-------- SOURCE TEXT

Many speech detection devices are based on a certain parameter of the
input, such as energy, pitch, and zero crossings. The performance of the
speech detector depends heavily on the robustness of that parameter to
background noise. For real time speech detection, these parameters must be
quickly extracted from the signal.
OBJECTS AND SUMMARY OF THE INVENTION
One of the objects of the present invention is to provide a device for the
detection of speech which is capable of operation at a speed fast enough
to keep up with the arrival of the input, i.e., real time.
Another object of the present invention is to provide a device for the
detection of speech that can be implemented with a conventional digital
signal processing circuit board.
Another object of the present invention is to provide a device for the
detection of speech which is effective despite various types of noise
mixed with the speech.
Another object of the present invention is to provide a speech detection
device for various applications, including, but not limited to: isolated
word automatic speech recognizers, continuous speech recognizers (to
detect pauses between phrases or sentences), voice-controlled tape
recorders, answering machines, and the processing of voice embedded in a
recording with background noise or music.
These and other objects of the invention are achieved by the provision of a
device for detecting speech in an input signal which includes means for
determining a value representative of frequency band limited energy within
the signal, means for determining a variance of the value representative
of the frequency band limited energy of the signal, and means for
determining the beginning and ending points of speech within the signal
based on the variance of the band limited energy.
The invention exploits the variance in frequency band limited energy to
detect the beginning and end of speech within an input speech signal.
Variance of the frequency band limited energy is employed based on the
observation that for foreground speech occurring in a difficult
background, such as a lead vocalist against a background of music, there
is a noticeable fluctuation of the energy level above a "noise floor" of
relatively low fluctuation. This effect occurs although the level of the
foreground and the level of the background may be high. Variance
quantifies that fluctuation of energy.
In accordance with the preferred embodiment, the device calculates
frequency band limited energy using a Hamming window and a Fourier
transform. The variance is calculated as a function of time from frequency
band limited energy values stored in a shift register. To determine the
beginning and ending points of speech within an input signal, the device
compares the variance as a function of time with two predetermined
threshold levels, an upper threshold level and a lower threshold level. If
the variance exceeds the lower threshold level, the device tentatively
determines that speech has begun. However, if the variance does not
subsequently rise above the upper threshold level before falling below the
lower threshold level, then the tentative determination of the beginning
of speech is discarded. When the variance is between the lower and upper
threshold levels, the device characterizes the signal as being in a
beginning (B) :speech state. Once the variance exceeds the upper threshold
level, the device characterizes the signal as being within a speech (S)

----------------
-------- GIVEN INFORMATION

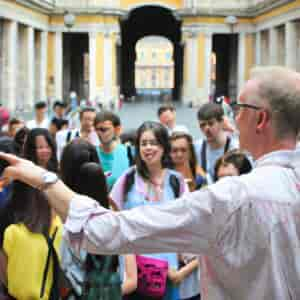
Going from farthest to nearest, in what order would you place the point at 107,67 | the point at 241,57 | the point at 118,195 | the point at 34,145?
1. the point at 241,57
2. the point at 107,67
3. the point at 34,145
4. the point at 118,195

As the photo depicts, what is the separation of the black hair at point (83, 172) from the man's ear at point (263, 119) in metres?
1.55

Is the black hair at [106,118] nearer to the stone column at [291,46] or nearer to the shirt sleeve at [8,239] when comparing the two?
the shirt sleeve at [8,239]

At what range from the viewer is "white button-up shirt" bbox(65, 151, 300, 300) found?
6.65 feet

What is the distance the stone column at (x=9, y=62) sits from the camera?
94.6 feet

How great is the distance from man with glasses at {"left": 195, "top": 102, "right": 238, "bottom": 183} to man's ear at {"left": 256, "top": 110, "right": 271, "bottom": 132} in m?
4.33

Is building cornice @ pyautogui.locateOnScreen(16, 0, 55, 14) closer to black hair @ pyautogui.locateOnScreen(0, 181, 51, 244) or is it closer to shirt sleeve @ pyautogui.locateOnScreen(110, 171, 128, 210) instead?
shirt sleeve @ pyautogui.locateOnScreen(110, 171, 128, 210)

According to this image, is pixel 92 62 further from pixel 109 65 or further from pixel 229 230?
pixel 229 230

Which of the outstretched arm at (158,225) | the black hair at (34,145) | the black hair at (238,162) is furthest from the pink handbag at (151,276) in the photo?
the outstretched arm at (158,225)

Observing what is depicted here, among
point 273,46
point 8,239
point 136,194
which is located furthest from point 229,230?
point 273,46

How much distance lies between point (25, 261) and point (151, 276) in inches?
39.3

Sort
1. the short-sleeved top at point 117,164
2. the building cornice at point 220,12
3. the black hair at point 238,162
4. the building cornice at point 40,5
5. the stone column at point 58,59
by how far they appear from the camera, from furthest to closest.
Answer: the stone column at point 58,59
the building cornice at point 220,12
the building cornice at point 40,5
the short-sleeved top at point 117,164
the black hair at point 238,162

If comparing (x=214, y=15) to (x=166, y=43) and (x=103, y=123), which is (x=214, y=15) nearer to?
(x=103, y=123)

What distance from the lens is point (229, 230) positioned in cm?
205

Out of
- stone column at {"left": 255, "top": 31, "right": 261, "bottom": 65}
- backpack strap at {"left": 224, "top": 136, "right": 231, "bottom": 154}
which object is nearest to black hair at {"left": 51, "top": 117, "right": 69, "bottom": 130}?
backpack strap at {"left": 224, "top": 136, "right": 231, "bottom": 154}
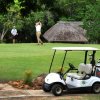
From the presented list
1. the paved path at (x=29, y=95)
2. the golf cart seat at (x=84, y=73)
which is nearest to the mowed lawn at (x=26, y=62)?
the paved path at (x=29, y=95)

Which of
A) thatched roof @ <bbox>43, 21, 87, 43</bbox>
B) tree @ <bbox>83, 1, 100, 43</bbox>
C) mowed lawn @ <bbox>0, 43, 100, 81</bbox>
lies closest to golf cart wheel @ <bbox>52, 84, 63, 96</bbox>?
mowed lawn @ <bbox>0, 43, 100, 81</bbox>

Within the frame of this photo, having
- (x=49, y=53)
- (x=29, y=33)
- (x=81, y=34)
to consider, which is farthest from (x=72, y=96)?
(x=29, y=33)

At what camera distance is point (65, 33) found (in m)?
48.4

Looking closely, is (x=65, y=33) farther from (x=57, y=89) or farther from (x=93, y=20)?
(x=57, y=89)

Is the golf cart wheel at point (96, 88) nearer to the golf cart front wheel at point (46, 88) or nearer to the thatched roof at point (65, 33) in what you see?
the golf cart front wheel at point (46, 88)

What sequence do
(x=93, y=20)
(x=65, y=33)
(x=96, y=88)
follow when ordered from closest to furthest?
(x=96, y=88) < (x=93, y=20) < (x=65, y=33)

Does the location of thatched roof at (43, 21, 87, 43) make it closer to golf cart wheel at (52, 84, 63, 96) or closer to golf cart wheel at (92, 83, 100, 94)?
golf cart wheel at (92, 83, 100, 94)

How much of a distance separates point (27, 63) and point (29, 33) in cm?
3196

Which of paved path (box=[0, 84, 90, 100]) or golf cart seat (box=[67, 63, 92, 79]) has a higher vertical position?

----------------

# [GIVEN PROBLEM]
From the speech detection text, extract the wording between "OBJECTS AND SUMMARY" and "processing circuit board.", inclusive.

# [COMPLETE ANSWER]
OBJECTS AND SUMMARY OF THE INVENTION
One of the objects of the present invention is to provide a device for the
detection of speech which is capable of operation at a speed fast enough
to keep up with the arrival of the input, i.e., real time.
Another object of the present invention is to provide a device for the
detection of speech that can be implemented with a conventional digital
signal processing circuit board.